**Task requirements**
Format the rows below as a numbered list, leaving out the blank lines.

**Records for this exercise**

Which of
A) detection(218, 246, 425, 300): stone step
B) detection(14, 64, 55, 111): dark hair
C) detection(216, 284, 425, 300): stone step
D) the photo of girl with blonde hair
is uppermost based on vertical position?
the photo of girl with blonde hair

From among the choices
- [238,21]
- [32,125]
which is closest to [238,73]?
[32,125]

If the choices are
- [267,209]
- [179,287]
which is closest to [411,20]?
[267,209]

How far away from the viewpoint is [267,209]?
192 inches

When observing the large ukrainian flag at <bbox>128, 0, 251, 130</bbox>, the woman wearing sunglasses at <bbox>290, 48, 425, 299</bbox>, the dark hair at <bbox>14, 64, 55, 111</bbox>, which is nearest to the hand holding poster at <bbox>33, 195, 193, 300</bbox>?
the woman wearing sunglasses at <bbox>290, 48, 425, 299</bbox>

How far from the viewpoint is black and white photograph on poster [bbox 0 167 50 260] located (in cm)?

**Result of this exercise**
1. Which of
2. A) detection(218, 246, 425, 300): stone step
3. B) detection(14, 64, 55, 111): dark hair
4. C) detection(216, 284, 425, 300): stone step
5. D) the photo of girl with blonde hair
6. is uppermost based on vertical position?
7. the photo of girl with blonde hair
8. From among the choices
9. - [238,21]
10. - [32,125]
11. which is closest to [238,73]?
12. [32,125]
13. If the choices are
14. - [267,209]
15. - [179,287]
16. which is closest to [411,20]?
17. [267,209]
18. How far away from the viewpoint is [267,209]?
19. 192 inches
20. When observing the large ukrainian flag at <bbox>128, 0, 251, 130</bbox>, the woman wearing sunglasses at <bbox>290, 48, 425, 299</bbox>, the dark hair at <bbox>14, 64, 55, 111</bbox>, which is nearest to the hand holding poster at <bbox>33, 195, 193, 300</bbox>?
21. the woman wearing sunglasses at <bbox>290, 48, 425, 299</bbox>
22. How far from the viewpoint is black and white photograph on poster [bbox 0 167 50 260] located (in cm)?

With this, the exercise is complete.